Yesterday’s Google event threw out a lot of facts and figures that could have easily been missed if you were distracted at any moment during the 1 hour plus presentation. If you haven’t had a chance to view it by-the-way, you can do so here. One interesting number that was thrown out yesterday is actually very telling about where the personal computing industry is today. Google announced yesterday that there are 1.4 billion active Android users in the world today with a new 400 million active users added since May of last year. That figure is important because it is only 100 million shy of the once all dominant Windows platform.
Paul Thurrott has some great insights on this over at his site if you want to research this a bit more.

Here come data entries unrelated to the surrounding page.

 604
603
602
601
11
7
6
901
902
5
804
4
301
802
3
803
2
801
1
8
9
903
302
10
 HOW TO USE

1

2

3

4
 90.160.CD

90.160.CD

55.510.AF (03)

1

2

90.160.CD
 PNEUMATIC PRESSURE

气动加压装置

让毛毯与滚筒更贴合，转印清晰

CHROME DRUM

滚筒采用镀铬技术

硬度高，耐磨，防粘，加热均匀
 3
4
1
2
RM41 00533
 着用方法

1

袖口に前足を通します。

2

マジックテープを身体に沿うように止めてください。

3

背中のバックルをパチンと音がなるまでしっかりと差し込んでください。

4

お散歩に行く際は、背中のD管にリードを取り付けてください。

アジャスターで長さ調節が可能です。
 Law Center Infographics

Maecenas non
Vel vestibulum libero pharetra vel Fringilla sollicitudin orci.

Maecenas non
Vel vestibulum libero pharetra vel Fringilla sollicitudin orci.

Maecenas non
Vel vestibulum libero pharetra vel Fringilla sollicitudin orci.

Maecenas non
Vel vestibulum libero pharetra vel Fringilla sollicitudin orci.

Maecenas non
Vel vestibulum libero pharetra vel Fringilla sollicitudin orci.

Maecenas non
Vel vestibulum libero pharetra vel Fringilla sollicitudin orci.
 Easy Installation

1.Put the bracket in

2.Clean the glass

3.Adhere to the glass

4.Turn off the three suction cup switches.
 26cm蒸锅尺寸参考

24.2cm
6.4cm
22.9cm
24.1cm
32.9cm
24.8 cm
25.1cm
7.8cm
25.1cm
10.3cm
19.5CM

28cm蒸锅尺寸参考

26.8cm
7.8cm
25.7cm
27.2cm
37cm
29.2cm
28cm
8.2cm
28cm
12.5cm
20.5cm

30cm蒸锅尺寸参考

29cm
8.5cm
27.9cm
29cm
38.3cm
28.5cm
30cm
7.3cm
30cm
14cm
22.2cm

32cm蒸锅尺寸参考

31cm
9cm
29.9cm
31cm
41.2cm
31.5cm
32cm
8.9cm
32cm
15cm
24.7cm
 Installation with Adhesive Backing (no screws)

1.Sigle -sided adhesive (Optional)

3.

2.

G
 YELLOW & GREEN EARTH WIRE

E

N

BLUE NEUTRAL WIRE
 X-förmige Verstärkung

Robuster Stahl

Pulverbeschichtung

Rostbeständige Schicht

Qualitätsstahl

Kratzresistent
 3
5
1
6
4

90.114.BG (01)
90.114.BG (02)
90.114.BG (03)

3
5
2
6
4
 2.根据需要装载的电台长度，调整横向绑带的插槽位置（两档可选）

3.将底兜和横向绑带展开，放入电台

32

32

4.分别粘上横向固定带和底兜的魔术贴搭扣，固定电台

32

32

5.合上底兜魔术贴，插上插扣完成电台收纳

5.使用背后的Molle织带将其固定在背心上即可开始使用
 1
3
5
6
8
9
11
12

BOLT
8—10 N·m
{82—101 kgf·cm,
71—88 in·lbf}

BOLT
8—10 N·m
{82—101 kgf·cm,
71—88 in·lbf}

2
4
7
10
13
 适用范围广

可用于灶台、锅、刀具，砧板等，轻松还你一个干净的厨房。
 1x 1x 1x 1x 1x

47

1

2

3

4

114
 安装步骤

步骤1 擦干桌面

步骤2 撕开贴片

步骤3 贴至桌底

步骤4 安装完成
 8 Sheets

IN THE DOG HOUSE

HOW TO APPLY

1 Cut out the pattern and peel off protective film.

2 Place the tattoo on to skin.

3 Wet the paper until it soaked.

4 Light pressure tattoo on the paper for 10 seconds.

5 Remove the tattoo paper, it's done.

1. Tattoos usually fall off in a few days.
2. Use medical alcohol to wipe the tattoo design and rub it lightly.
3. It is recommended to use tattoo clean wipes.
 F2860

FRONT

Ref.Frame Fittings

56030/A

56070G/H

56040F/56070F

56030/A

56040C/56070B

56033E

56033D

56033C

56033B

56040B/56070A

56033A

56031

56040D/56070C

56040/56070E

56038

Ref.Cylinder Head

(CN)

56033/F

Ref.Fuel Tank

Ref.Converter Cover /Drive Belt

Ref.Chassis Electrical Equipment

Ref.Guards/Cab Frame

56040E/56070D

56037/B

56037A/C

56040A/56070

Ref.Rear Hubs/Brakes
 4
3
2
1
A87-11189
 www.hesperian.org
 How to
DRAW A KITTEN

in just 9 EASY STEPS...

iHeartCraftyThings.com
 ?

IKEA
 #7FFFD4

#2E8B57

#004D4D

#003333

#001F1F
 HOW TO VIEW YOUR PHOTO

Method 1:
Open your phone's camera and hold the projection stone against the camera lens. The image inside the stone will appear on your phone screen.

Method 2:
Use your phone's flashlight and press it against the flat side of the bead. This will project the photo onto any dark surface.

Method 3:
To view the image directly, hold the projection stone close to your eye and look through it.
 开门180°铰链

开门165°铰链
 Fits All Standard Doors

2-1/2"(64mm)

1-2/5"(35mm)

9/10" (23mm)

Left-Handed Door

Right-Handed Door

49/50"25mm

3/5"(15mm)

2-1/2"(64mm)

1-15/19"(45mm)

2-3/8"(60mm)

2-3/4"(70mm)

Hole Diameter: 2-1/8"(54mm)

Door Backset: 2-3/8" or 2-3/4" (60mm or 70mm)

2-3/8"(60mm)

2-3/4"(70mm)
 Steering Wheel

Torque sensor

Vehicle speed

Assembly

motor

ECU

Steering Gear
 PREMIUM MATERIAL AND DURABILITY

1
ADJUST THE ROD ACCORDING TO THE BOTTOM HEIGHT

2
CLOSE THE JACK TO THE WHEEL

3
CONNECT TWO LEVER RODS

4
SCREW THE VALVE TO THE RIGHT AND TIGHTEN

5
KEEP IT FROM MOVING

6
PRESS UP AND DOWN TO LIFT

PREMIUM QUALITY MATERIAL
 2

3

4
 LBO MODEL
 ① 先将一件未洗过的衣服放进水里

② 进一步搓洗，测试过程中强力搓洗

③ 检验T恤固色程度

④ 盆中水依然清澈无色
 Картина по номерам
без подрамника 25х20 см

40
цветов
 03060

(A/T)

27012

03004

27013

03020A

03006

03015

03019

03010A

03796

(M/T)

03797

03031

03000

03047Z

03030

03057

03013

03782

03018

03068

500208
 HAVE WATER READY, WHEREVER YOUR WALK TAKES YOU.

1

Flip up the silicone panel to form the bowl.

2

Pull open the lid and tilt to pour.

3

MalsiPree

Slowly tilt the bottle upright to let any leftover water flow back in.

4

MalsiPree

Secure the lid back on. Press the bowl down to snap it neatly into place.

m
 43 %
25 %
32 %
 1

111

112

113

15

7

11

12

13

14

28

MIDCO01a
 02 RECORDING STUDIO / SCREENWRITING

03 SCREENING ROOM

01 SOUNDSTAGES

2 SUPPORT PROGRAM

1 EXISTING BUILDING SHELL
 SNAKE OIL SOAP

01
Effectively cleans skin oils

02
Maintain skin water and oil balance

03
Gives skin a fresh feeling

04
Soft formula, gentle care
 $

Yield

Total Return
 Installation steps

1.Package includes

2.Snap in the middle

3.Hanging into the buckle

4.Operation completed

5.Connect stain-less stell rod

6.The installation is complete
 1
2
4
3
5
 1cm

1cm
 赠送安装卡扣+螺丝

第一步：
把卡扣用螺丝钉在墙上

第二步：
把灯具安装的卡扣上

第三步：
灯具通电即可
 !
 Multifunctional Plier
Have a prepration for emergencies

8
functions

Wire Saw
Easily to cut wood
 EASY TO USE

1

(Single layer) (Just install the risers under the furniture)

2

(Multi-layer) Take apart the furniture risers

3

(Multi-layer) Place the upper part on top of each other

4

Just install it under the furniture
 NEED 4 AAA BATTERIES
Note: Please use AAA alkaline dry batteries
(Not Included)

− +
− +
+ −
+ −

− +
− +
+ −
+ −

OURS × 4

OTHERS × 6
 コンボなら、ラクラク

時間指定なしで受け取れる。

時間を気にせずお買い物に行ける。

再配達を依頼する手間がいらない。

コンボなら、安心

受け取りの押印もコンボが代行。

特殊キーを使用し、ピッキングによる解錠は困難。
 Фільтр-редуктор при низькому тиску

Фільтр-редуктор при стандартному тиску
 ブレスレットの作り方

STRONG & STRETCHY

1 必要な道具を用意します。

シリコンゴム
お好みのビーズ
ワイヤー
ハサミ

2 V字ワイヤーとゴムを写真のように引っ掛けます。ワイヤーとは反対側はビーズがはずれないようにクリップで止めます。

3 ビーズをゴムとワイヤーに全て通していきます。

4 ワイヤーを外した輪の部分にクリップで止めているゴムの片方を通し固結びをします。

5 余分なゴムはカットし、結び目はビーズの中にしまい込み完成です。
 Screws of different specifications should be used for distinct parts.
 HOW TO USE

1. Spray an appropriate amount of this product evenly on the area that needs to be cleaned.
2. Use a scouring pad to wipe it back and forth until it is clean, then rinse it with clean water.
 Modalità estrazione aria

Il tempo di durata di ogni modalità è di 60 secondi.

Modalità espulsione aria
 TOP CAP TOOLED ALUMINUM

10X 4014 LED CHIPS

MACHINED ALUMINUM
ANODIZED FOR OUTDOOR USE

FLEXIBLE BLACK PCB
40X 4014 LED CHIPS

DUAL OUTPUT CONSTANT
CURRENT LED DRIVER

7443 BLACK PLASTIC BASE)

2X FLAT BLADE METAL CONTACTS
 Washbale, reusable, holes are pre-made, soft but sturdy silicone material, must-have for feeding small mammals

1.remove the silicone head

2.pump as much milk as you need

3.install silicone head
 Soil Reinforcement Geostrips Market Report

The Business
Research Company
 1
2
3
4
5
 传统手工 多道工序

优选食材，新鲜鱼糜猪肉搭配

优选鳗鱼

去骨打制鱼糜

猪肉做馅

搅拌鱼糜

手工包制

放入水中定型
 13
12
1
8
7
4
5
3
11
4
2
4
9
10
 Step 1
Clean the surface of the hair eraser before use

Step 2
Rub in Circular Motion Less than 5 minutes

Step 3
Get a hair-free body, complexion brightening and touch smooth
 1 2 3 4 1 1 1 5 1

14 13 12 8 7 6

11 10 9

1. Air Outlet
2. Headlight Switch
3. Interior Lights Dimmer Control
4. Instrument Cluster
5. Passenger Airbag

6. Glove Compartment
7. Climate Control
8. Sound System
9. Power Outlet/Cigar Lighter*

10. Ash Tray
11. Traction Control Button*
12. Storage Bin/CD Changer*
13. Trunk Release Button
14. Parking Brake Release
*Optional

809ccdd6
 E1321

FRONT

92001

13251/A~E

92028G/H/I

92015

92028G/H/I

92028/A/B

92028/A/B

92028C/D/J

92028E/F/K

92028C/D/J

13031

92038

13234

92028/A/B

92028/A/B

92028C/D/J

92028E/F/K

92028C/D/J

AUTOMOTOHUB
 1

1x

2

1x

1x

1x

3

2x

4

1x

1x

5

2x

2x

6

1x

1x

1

So for some perspective, 1.4 billion Android users is more than iOS users by about half-a-billion based on the number of iOS devices sold (not apples-to-apples (pardon the pun) but the best figure I could find in my research). By Microsoft’s own figures, they have 1.5 billion active Windows users in their ecosystem. That’s a lot but Windows has been around for 30 years. Android? 7 years. In fact, if you want to look at another Microsoft product, Office, Android has already passed that user count (1.2b for Office).
Microsoft Windows has been the dominant ecosystem for 25 years and for them to be upended is big news. Yes I get it, there is a bit of apples-to-oranges comparison going on so you have to be a little careful looking at these numbers. One was born on the desktop while one was born in a mobile frenzied world. But the fact remains on pure numbers of users of an platform/ecosystem, Android is going to pass Windows and do it soon.
With Google continuing to push into emerging markets, places where people do not nor ever will have a PC, the speed by which Android will pass Windows will likely only accelerate. One thing that is for sure is that Windows isn’t going to be going away any time soon. Microsoft has a well established customer base, particularly in the enterprise space, where Android will be and has been adopted along side Windows.
Finally, this supplanting of Android over Windows from a user base is not news to Microsoft. Their adoption of a mobile first strategy, which heavily depends on their apps on Android devices, speaks to this fact. Redmond knows that they are about to be passed and instead of trying to fight this fact, they are leveraging it to their advantage as best they can. And you know what? They are doing a pretty good job. The Office apps for Android are terrific and if you are in the Microsoft ecosystem from an Office perspective, having an Android device isn’t limiting or punishing in any way. That strength in apps is only going to continue.